__Exercise task__.
Rewrite the listing below with every "horse's neck" replaced by "horse's withers" and nothing else changed, leaving out the pictures.

-- start of Data section --

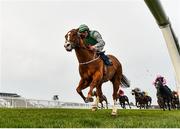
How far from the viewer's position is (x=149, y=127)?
2.49 meters

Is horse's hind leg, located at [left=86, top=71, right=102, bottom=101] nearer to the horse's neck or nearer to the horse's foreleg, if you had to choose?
the horse's foreleg

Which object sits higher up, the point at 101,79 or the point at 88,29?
the point at 88,29

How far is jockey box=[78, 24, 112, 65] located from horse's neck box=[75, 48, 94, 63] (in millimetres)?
59

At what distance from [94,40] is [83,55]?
267 millimetres

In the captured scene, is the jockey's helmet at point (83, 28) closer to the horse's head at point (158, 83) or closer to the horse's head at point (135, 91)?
the horse's head at point (158, 83)

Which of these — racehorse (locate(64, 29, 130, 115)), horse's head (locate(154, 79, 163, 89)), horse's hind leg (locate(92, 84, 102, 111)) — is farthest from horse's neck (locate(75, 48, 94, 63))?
horse's head (locate(154, 79, 163, 89))

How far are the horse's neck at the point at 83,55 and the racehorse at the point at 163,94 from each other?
3.26 meters

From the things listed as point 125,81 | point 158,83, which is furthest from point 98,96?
point 158,83

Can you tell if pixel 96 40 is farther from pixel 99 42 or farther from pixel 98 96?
pixel 98 96

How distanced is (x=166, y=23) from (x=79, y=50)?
3.04 metres

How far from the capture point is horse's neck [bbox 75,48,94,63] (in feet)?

-- end of Data section --

__Completed exercise__.
How far from the viewer's position is (x=149, y=127)?
2.49 meters

Is horse's hind leg, located at [left=86, top=71, right=102, bottom=101] nearer to the horse's withers or nearer to the horse's foreleg, if you had to choose?
the horse's foreleg

Which object sits higher up, the point at 101,79 or the point at 88,29?
the point at 88,29

How far is jockey box=[78, 24, 112, 65] located from horse's withers box=[75, 48, 94, 63] (in millimetres)?
59

At what distance from [94,40] is [83,55]?
267 millimetres

In the captured scene, is the jockey's helmet at point (83, 28) closer to the horse's head at point (158, 83) or closer to the horse's head at point (135, 91)?
the horse's head at point (158, 83)

Which of these — racehorse (locate(64, 29, 130, 115)), horse's head (locate(154, 79, 163, 89)), horse's hind leg (locate(92, 84, 102, 111)) — is farthest from horse's withers (locate(75, 48, 94, 63))?
horse's head (locate(154, 79, 163, 89))

How far are the horse's withers at the point at 83,55 and the racehorse at the point at 163,94 from each other?
3.26 meters

From the things listed as point 125,81 | point 158,83, which is furthest from point 98,96?
point 158,83

Can you tell if pixel 96 40 is farther from pixel 99 42 or farther from pixel 98 96?
pixel 98 96

How distanced is (x=166, y=23) from (x=79, y=50)?
3.04 metres

How far from the capture point is horse's withers [bbox 75,48,94,63] (in feet)?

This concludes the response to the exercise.